Suara yang berasal dari arah pintu itu membuat Syailendra mengangkat kepala. Dapat ia lihat Heri masuk ke dalam, dan kini mendudukkan diri di space kosong sebelahnya.
"Bu Susan nyariin aku?" bingung Syailendra.
"Ya iya. Tadi kita ngobrol santai sama pemilik hotel. Terus nanti malam kita diundang sama dia makan malam di restoran sebagai apresiasi karena udah mewakili kota Bandung. Lo bisa-bisanya kabur duluan," decak Heri.
Jantung Syailendra kehilangan fungsi detaknya detik itu juga. Wajahnya memucat membayangkan sang ayah yang akan tahu dirinya ada di sini kalau nanti ia ikut makan malam itu. Tidak. Syailendra harus mencari alasan agar ia tidak datang ke restoran untuk memenuhi undangan sang ayah. Tolonglah, minimal sampai perlombaan ini berakhir. Setelah itu Syailendra pasrah apa yang akan terjadi pada dirinya.
"Hm... kalau aku nggak datang gimana? Badanku kurang enak. Aku—"
"Sumpah, lo berani banget ya nentang Bu Susan? Ini kita diundang, lho. Wajib datang. Nggak enak sama pemilik hotel kalau kita nggak lengkap datangnya," potong Heri tanpa tahu apa yang sebenarnya terjadi.
"Aku beneran nggak bisa, Her. Aku juga mau hafalin materi. Lombanya besok kan? Aku takut nanti kita keteteran kalau buang waktu," konyol, namun apa lagi yang bisa Syailendra katakan? Sebisa mungkin ia tolak undangan makan malam itu meski pun alasannya terdengar tidak masuk akal sekali pun.
"Sakit jiwa lo, Ndra. Jangan gitulah. Datang aja buat lihatin muka. Setelah itu kalau lo mau ke kamar ya udah nggak masalah. Nanti gue bantu ngarang alasan ke Bu Susan."
"Tap—"
"Nggak ada tapi-tapian. Gue bilangin Bu Susan ya lo supaya besok nggak usah aja lo ikut lomba.
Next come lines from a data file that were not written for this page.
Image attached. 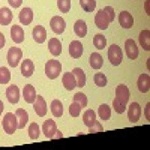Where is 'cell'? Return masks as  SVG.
Listing matches in <instances>:
<instances>
[{
    "mask_svg": "<svg viewBox=\"0 0 150 150\" xmlns=\"http://www.w3.org/2000/svg\"><path fill=\"white\" fill-rule=\"evenodd\" d=\"M83 51H84V47L80 41H72L69 44V56L72 59H80L83 56Z\"/></svg>",
    "mask_w": 150,
    "mask_h": 150,
    "instance_id": "cell-10",
    "label": "cell"
},
{
    "mask_svg": "<svg viewBox=\"0 0 150 150\" xmlns=\"http://www.w3.org/2000/svg\"><path fill=\"white\" fill-rule=\"evenodd\" d=\"M15 116H17V120H18V129H24V126H26L27 122H29V112L24 108H18Z\"/></svg>",
    "mask_w": 150,
    "mask_h": 150,
    "instance_id": "cell-23",
    "label": "cell"
},
{
    "mask_svg": "<svg viewBox=\"0 0 150 150\" xmlns=\"http://www.w3.org/2000/svg\"><path fill=\"white\" fill-rule=\"evenodd\" d=\"M141 117V107L138 102H132L128 108V119L132 122V123H137Z\"/></svg>",
    "mask_w": 150,
    "mask_h": 150,
    "instance_id": "cell-7",
    "label": "cell"
},
{
    "mask_svg": "<svg viewBox=\"0 0 150 150\" xmlns=\"http://www.w3.org/2000/svg\"><path fill=\"white\" fill-rule=\"evenodd\" d=\"M11 38L15 44H21L24 42V30L21 26H12L11 29Z\"/></svg>",
    "mask_w": 150,
    "mask_h": 150,
    "instance_id": "cell-21",
    "label": "cell"
},
{
    "mask_svg": "<svg viewBox=\"0 0 150 150\" xmlns=\"http://www.w3.org/2000/svg\"><path fill=\"white\" fill-rule=\"evenodd\" d=\"M93 81L98 87H105L107 86V77H105V74L102 72H96L95 74V77H93Z\"/></svg>",
    "mask_w": 150,
    "mask_h": 150,
    "instance_id": "cell-35",
    "label": "cell"
},
{
    "mask_svg": "<svg viewBox=\"0 0 150 150\" xmlns=\"http://www.w3.org/2000/svg\"><path fill=\"white\" fill-rule=\"evenodd\" d=\"M95 24H96V27H98V29H101V30L108 29V26H110V20H108V17L105 15V12H104V11H99V12H96V17H95Z\"/></svg>",
    "mask_w": 150,
    "mask_h": 150,
    "instance_id": "cell-12",
    "label": "cell"
},
{
    "mask_svg": "<svg viewBox=\"0 0 150 150\" xmlns=\"http://www.w3.org/2000/svg\"><path fill=\"white\" fill-rule=\"evenodd\" d=\"M50 108H51V112L54 117H62V114H63V105H62L59 99H54L51 105H50Z\"/></svg>",
    "mask_w": 150,
    "mask_h": 150,
    "instance_id": "cell-30",
    "label": "cell"
},
{
    "mask_svg": "<svg viewBox=\"0 0 150 150\" xmlns=\"http://www.w3.org/2000/svg\"><path fill=\"white\" fill-rule=\"evenodd\" d=\"M48 50L54 57L60 56L62 54V42L57 39V38H51V39L48 41Z\"/></svg>",
    "mask_w": 150,
    "mask_h": 150,
    "instance_id": "cell-20",
    "label": "cell"
},
{
    "mask_svg": "<svg viewBox=\"0 0 150 150\" xmlns=\"http://www.w3.org/2000/svg\"><path fill=\"white\" fill-rule=\"evenodd\" d=\"M81 110H83V107L78 104V102H72L71 104V107H69V114L72 116V117H78L80 114H81Z\"/></svg>",
    "mask_w": 150,
    "mask_h": 150,
    "instance_id": "cell-37",
    "label": "cell"
},
{
    "mask_svg": "<svg viewBox=\"0 0 150 150\" xmlns=\"http://www.w3.org/2000/svg\"><path fill=\"white\" fill-rule=\"evenodd\" d=\"M137 87L141 93H147L150 89V77L149 74H141L138 77V81H137Z\"/></svg>",
    "mask_w": 150,
    "mask_h": 150,
    "instance_id": "cell-17",
    "label": "cell"
},
{
    "mask_svg": "<svg viewBox=\"0 0 150 150\" xmlns=\"http://www.w3.org/2000/svg\"><path fill=\"white\" fill-rule=\"evenodd\" d=\"M104 65V60H102V56L99 53H92L90 54V66L93 69H101Z\"/></svg>",
    "mask_w": 150,
    "mask_h": 150,
    "instance_id": "cell-29",
    "label": "cell"
},
{
    "mask_svg": "<svg viewBox=\"0 0 150 150\" xmlns=\"http://www.w3.org/2000/svg\"><path fill=\"white\" fill-rule=\"evenodd\" d=\"M98 116L101 117L102 120H108L111 117V107L108 104H102V105H99L98 108Z\"/></svg>",
    "mask_w": 150,
    "mask_h": 150,
    "instance_id": "cell-31",
    "label": "cell"
},
{
    "mask_svg": "<svg viewBox=\"0 0 150 150\" xmlns=\"http://www.w3.org/2000/svg\"><path fill=\"white\" fill-rule=\"evenodd\" d=\"M32 33H33V39L36 44H44L47 41V30L42 26H36Z\"/></svg>",
    "mask_w": 150,
    "mask_h": 150,
    "instance_id": "cell-19",
    "label": "cell"
},
{
    "mask_svg": "<svg viewBox=\"0 0 150 150\" xmlns=\"http://www.w3.org/2000/svg\"><path fill=\"white\" fill-rule=\"evenodd\" d=\"M93 45H95V48H98V50H104V48L107 47V38H105L102 33L95 35V36H93Z\"/></svg>",
    "mask_w": 150,
    "mask_h": 150,
    "instance_id": "cell-32",
    "label": "cell"
},
{
    "mask_svg": "<svg viewBox=\"0 0 150 150\" xmlns=\"http://www.w3.org/2000/svg\"><path fill=\"white\" fill-rule=\"evenodd\" d=\"M11 80V72L8 68L2 66L0 68V84H8Z\"/></svg>",
    "mask_w": 150,
    "mask_h": 150,
    "instance_id": "cell-36",
    "label": "cell"
},
{
    "mask_svg": "<svg viewBox=\"0 0 150 150\" xmlns=\"http://www.w3.org/2000/svg\"><path fill=\"white\" fill-rule=\"evenodd\" d=\"M5 42H6V41H5V35H3L2 32H0V50H2V48L5 47Z\"/></svg>",
    "mask_w": 150,
    "mask_h": 150,
    "instance_id": "cell-44",
    "label": "cell"
},
{
    "mask_svg": "<svg viewBox=\"0 0 150 150\" xmlns=\"http://www.w3.org/2000/svg\"><path fill=\"white\" fill-rule=\"evenodd\" d=\"M119 24L123 27V29H131L134 26V18H132V14L128 11H122L120 15H119Z\"/></svg>",
    "mask_w": 150,
    "mask_h": 150,
    "instance_id": "cell-9",
    "label": "cell"
},
{
    "mask_svg": "<svg viewBox=\"0 0 150 150\" xmlns=\"http://www.w3.org/2000/svg\"><path fill=\"white\" fill-rule=\"evenodd\" d=\"M149 107H150V104L146 105V119H147V120H149Z\"/></svg>",
    "mask_w": 150,
    "mask_h": 150,
    "instance_id": "cell-46",
    "label": "cell"
},
{
    "mask_svg": "<svg viewBox=\"0 0 150 150\" xmlns=\"http://www.w3.org/2000/svg\"><path fill=\"white\" fill-rule=\"evenodd\" d=\"M83 122H84V125H86L87 128L93 126V125L96 123V112H95L93 110H87V111H84Z\"/></svg>",
    "mask_w": 150,
    "mask_h": 150,
    "instance_id": "cell-26",
    "label": "cell"
},
{
    "mask_svg": "<svg viewBox=\"0 0 150 150\" xmlns=\"http://www.w3.org/2000/svg\"><path fill=\"white\" fill-rule=\"evenodd\" d=\"M50 27H51V30L56 35H62L65 32V29H66V21L60 15H56V17L51 18V21H50Z\"/></svg>",
    "mask_w": 150,
    "mask_h": 150,
    "instance_id": "cell-5",
    "label": "cell"
},
{
    "mask_svg": "<svg viewBox=\"0 0 150 150\" xmlns=\"http://www.w3.org/2000/svg\"><path fill=\"white\" fill-rule=\"evenodd\" d=\"M8 3H9L12 8H20L21 3H23V0H8Z\"/></svg>",
    "mask_w": 150,
    "mask_h": 150,
    "instance_id": "cell-43",
    "label": "cell"
},
{
    "mask_svg": "<svg viewBox=\"0 0 150 150\" xmlns=\"http://www.w3.org/2000/svg\"><path fill=\"white\" fill-rule=\"evenodd\" d=\"M125 50H126V56L131 60H135L138 57V47H137L134 39H126V42H125Z\"/></svg>",
    "mask_w": 150,
    "mask_h": 150,
    "instance_id": "cell-11",
    "label": "cell"
},
{
    "mask_svg": "<svg viewBox=\"0 0 150 150\" xmlns=\"http://www.w3.org/2000/svg\"><path fill=\"white\" fill-rule=\"evenodd\" d=\"M12 18H14V14L9 8H2L0 9V24L2 26H9L12 23Z\"/></svg>",
    "mask_w": 150,
    "mask_h": 150,
    "instance_id": "cell-22",
    "label": "cell"
},
{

Bu Susan lebih suka sama orang yang ngehargai orang lain. Nggak kayak lo ini!" ancam Heri.
Sebenarnya hanya omong kosong belaka, namun sukses membuat Syailendra cemas dan akhirnya mengalah.
Ya sudahlah, mau bagaimana lagi? Kalau pun Syailendra harus menghadapi ayahnya, Syailendra akan lalukan. Karena ia tidak punya pilihan lain saat ini. Menghadapi sekua kenyataaan adalah satu-satunya yang bisa Ia lakukan. Lebih baik Ia mandi, menenangkan diri dan membuat beberapa skenario mengenai apa yang akan terjadi. Karena Ia tahu orangtuanya akan mengamuk dan marah padanya karena Ia melakukan hal yang paling dilarang yaitu diketahui oleh semua orang.